Atherosclerotic renal artery stenosis

Atherosclerotic renal artery stenosis (ARAS), or atherosclerotic renovascular disease (ARVD), is an important contributor to renal failure and secondary (renovascular) hypertension. In addition of atherosclerosis, fibromuscular dysplasias (FMD), embolic disease, and other causes can lead to renovascular obstruction and hypertension (Herrmann & Textor, 2018). ARAS activates RAAS, oxidative stress, inflammation, reduced microvasculature, and thickening of the small blood vessels. Cortical and medullary blood flow is reduced in ARAS patients. Localized cortical hypoxia may contribute to the pathogenesis, although kidneys generally are resistant to substantial reductions in blood flow, and in moderate renal artery stenosis the oxygenation level in cortex and medulla is preserved (Gloviczki et al., 2010; Evans et al., 2011; Eirin & Lerman, 2013; Kwon and Lerman, 2015), and evident only in advanced disease (Abumoawad et al., 2019). Reduced blood flow may lead to “hibernation”, and hypoxia may not be seen even in kidneys with total arterial occlusion (Textor et al., 2008).

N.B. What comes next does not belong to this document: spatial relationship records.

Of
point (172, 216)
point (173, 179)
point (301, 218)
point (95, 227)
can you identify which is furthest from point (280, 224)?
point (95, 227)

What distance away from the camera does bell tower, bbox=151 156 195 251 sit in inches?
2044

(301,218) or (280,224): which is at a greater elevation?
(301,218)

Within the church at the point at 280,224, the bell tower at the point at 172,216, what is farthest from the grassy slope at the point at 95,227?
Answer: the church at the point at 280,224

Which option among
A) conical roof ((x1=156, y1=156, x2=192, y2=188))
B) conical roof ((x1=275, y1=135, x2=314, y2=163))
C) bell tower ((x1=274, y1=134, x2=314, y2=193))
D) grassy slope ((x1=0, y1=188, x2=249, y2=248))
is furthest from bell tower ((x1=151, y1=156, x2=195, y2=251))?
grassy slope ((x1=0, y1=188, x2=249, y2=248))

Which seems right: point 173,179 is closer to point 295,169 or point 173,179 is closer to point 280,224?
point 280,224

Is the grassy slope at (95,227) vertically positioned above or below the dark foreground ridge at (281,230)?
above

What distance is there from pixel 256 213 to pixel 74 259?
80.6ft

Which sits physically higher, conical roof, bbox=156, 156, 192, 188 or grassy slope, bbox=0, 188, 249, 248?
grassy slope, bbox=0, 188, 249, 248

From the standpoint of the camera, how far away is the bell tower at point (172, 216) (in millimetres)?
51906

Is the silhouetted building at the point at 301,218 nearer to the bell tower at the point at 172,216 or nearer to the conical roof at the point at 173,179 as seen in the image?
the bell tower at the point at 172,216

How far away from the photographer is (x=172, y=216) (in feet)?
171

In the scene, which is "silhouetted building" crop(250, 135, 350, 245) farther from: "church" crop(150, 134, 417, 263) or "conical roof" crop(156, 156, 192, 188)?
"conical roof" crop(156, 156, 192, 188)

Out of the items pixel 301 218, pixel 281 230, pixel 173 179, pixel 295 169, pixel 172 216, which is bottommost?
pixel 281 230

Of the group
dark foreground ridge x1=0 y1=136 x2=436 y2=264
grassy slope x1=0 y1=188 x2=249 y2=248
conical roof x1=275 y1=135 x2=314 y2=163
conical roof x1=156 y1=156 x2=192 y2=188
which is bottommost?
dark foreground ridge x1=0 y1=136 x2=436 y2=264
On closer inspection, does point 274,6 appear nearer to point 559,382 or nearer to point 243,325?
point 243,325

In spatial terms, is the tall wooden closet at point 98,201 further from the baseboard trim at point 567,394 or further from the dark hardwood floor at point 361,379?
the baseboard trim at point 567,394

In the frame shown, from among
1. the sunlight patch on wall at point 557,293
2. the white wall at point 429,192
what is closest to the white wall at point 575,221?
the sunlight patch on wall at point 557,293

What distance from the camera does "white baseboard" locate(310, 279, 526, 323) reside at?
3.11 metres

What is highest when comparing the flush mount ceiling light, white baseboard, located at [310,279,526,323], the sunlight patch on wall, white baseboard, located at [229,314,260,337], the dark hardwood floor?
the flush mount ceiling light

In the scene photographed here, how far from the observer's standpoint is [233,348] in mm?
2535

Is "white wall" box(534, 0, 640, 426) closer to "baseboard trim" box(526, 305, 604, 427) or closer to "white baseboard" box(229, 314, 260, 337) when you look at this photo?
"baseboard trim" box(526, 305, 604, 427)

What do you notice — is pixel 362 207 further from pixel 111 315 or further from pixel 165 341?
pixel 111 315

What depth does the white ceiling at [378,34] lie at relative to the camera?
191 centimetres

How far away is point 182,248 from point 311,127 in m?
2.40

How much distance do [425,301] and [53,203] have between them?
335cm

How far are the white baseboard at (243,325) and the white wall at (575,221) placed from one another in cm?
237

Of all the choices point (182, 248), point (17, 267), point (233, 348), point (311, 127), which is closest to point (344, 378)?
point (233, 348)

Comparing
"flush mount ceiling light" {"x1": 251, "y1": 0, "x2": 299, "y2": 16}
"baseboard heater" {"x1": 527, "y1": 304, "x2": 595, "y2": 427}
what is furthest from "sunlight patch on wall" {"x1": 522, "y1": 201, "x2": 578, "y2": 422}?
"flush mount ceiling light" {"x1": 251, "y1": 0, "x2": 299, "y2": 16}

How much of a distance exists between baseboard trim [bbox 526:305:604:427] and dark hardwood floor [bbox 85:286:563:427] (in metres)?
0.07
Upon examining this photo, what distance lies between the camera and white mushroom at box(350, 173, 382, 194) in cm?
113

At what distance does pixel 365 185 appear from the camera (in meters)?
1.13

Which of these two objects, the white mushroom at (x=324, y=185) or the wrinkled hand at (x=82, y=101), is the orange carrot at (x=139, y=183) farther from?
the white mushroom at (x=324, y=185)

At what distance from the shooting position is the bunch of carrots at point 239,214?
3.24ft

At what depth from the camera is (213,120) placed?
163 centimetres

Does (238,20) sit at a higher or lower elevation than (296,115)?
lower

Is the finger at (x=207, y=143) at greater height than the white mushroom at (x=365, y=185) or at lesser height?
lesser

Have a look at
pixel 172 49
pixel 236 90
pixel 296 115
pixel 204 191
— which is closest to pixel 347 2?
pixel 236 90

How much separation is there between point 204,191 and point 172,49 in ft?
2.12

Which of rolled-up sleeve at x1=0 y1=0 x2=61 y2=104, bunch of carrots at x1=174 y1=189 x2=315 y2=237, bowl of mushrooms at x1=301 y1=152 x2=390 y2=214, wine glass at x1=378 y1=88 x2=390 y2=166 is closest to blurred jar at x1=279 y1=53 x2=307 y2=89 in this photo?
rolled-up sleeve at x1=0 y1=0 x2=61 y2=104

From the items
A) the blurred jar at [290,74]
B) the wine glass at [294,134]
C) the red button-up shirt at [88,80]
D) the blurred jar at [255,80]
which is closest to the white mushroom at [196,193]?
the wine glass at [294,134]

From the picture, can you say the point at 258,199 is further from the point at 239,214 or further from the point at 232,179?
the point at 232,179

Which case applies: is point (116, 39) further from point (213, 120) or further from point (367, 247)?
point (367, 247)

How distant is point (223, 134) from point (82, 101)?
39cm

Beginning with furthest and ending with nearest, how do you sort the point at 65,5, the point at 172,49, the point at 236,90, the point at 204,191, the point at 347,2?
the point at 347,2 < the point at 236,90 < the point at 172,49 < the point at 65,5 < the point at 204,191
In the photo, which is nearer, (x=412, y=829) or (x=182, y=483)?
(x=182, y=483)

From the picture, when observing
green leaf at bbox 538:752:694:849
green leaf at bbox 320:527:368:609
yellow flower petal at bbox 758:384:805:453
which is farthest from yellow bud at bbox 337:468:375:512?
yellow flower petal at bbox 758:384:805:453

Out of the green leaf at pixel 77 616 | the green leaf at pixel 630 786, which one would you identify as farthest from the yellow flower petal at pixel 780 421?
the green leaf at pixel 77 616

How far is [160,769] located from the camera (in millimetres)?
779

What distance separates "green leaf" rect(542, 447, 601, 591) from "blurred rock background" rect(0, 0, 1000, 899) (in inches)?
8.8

Inflammation initially induces angiogenesis, but the new vessels are nonfunctional and leaky, promoting additional infiltration of white blood cells into the interstitial space (Eirin & Lerman, 2013). Activated RAAS stimulates production of extracellular matrix constituents, and prolonged RAAS activation may lead to renal fibrosis. In experimental renal artery stenosis the fibrinogenic factors, including TGF-β, PAI-1, and TIMP-1, are upregulated. TGF-β released from the stenotic kidneys may even be one cause of cardiac injury. The normal function of mitochondria leads to production of reactive oxygen species (ROS), and in the kidneys, the medullary thick ascending limb of Henle is the predominant site of superoxide production. Angiotensin II increases ROS generation, and induces apoptosis. Endothelial NO production is reduced, and released NO is inactivated by ROS. Inflammatory, oxidative, and fibrotic mechanisms lead to permanent damage that cannot be reversed by revived blood flow (Textor & Lerman, 2015; Chade & Hall, 2016).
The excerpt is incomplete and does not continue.